= Rail shooter =

Video game genre

Rail shooter, also known as on-rails shooter, is a subgenre of shoot 'em up video game. Beginning with arcade games such as the 1985 Space Harrier, the gameplay locks the player character into a set path, only allowing for limited or no divergence from it, in a manner similar to a theme park dark ride, which is typically on train tracks. While moving on this path, players must aim and shoot enemies while dodging projectiles and avoiding damage.

Many rail shooters feature a flying protagonist or ship. Some take place while walking, running or driving. While rail shooters saw a resurgence on the Wii due to its Wii Remote control scheme, new games in the genre are considered a rarity in the modern day, although many games of other genres contain rail shooter segments.

== History ==
The rail shooter genre stemmed from arcade games, with seminal games being Space Harrier (1985) and After Burner (1987), both developed by Sega. The original Star Fox (1993) further popularized rail shooters, adding 3D graphics. By the mid-1990s, first-person rail shooters became popular in arcades, notably light gun shooters such as Time Crisis (1995) and The House of the Dead (1996). Panzer Dragoon (1995) and Panzer Dragoon II Zwei (1996) were two well-regarded rail shooters released around this time.

Star Fox 64 was released in 1997 and gained wide renown for its graphics, level design and non-linearity. It was the last primarily rail shooter Star Fox game, with Nintendo switching to a fully 3D range of movement going forwards. Bucking the trend of combat-oriented games, Pokémon Snap (1999) was one of the first nonviolent rail shooters, and popularized the photography game genre.
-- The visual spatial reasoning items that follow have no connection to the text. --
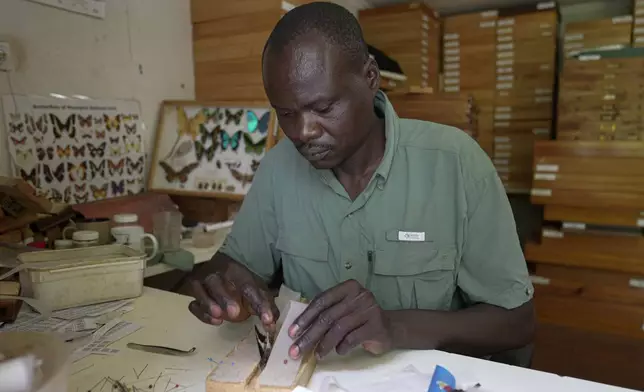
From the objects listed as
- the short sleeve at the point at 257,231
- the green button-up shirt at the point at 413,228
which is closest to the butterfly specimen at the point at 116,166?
the short sleeve at the point at 257,231

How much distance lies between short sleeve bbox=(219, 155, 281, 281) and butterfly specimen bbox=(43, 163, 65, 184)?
0.91 meters

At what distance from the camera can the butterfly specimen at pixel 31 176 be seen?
5.54 feet

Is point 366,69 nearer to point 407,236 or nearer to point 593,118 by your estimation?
point 407,236

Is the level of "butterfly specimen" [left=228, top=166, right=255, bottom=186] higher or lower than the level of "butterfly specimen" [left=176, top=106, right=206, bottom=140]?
lower

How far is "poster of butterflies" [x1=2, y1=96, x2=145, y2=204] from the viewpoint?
1688 millimetres

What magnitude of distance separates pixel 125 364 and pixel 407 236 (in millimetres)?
602

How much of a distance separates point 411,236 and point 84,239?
931 millimetres

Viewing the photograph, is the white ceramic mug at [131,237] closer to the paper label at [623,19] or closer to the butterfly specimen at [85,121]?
the butterfly specimen at [85,121]

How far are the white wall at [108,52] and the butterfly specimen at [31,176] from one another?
5 centimetres

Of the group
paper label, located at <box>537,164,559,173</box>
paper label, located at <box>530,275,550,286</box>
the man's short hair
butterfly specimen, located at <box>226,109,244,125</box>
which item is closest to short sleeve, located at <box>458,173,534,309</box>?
the man's short hair

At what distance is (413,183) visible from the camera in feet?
3.62

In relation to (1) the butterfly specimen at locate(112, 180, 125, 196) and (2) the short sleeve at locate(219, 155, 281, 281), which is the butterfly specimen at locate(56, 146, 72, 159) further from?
(2) the short sleeve at locate(219, 155, 281, 281)

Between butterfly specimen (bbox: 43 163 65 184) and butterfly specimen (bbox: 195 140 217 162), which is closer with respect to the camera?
butterfly specimen (bbox: 43 163 65 184)

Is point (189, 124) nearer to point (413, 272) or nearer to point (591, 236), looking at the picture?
point (413, 272)
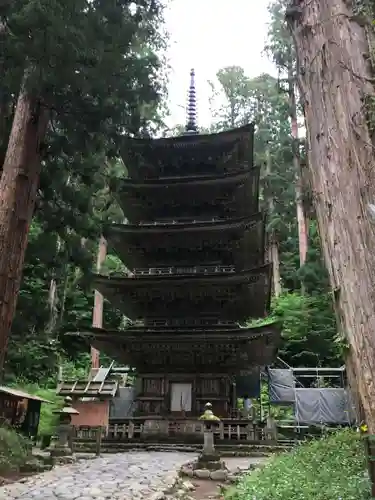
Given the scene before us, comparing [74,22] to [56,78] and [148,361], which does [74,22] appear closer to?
[56,78]

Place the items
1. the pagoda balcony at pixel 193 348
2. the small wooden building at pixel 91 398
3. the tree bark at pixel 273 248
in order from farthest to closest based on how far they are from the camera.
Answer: the tree bark at pixel 273 248 < the small wooden building at pixel 91 398 < the pagoda balcony at pixel 193 348

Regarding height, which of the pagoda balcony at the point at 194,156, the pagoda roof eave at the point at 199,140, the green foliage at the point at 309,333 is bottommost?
the green foliage at the point at 309,333

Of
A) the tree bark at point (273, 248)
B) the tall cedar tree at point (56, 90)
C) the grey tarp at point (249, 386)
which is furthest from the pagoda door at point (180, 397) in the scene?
the tree bark at point (273, 248)

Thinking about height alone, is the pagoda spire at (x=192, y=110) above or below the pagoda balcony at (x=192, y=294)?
above

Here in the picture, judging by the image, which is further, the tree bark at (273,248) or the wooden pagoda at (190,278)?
the tree bark at (273,248)

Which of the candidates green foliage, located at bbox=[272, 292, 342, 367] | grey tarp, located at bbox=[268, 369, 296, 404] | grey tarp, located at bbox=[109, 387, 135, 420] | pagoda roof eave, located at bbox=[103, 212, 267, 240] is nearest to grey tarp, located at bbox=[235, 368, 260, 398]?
grey tarp, located at bbox=[268, 369, 296, 404]

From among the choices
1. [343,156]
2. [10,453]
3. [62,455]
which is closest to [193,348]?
[62,455]

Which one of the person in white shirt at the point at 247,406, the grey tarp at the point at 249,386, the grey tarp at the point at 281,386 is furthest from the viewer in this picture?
the grey tarp at the point at 249,386

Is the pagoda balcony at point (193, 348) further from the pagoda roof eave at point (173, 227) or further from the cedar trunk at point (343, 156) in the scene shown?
the cedar trunk at point (343, 156)

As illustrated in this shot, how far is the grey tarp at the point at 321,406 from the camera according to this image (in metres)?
14.6

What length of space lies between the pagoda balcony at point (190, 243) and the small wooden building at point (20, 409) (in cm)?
602

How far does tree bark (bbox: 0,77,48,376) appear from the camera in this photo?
19.8 ft

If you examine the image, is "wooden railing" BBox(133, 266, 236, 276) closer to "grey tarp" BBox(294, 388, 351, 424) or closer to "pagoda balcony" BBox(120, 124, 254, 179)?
"pagoda balcony" BBox(120, 124, 254, 179)

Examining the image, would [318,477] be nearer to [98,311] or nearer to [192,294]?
[192,294]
Starting in the late 1990s, the genre started to become unpopular, with on-rails gameplay becoming a "dark mark" due to a stigma of being overly shallow. While games such as Rez (2001) and Panzer Dragoon Orta (2002) were still released during this time, the lull lasted until the advent of motion control on home consoles, leading to a "rebirth" of the genre with major third-party releases in order to capitalize on the light gun-style gameplay. These included The House of the Dead: Overkill (2009), a grindhouse-style prequel to the original, and Dead Space: Extraction (2009), a spin-off of the survival horror Dead Space franchise. The developers, facing controversy over its differences from the Xbox 360 and PS3 versions, used the term "guided experience" to describe its gameplay. Resident Evil: The Darkside Chronicles (2009) featured shakycam movement. Sin & Punishment: Star Successor (2009) was praised for its impressive graphics. The Kinect saw its own games, such as Child of Eden (2011), although other developers avoided making their games rail shooters, fearing negative reception.

Following this motion control "boom", the genre dried up yet again, with releases like Crimson Dragon (2013) and Rambo: The Video Game (2014) being sporadic and low-quality. While many modern games limit the player to linear levels, they still allow for free movement within those levels. In the modern day, the genre has become largely relegated to indie games, such as Ex-Zodiac, a retro-styled game heavily inspired by the Star Fox series.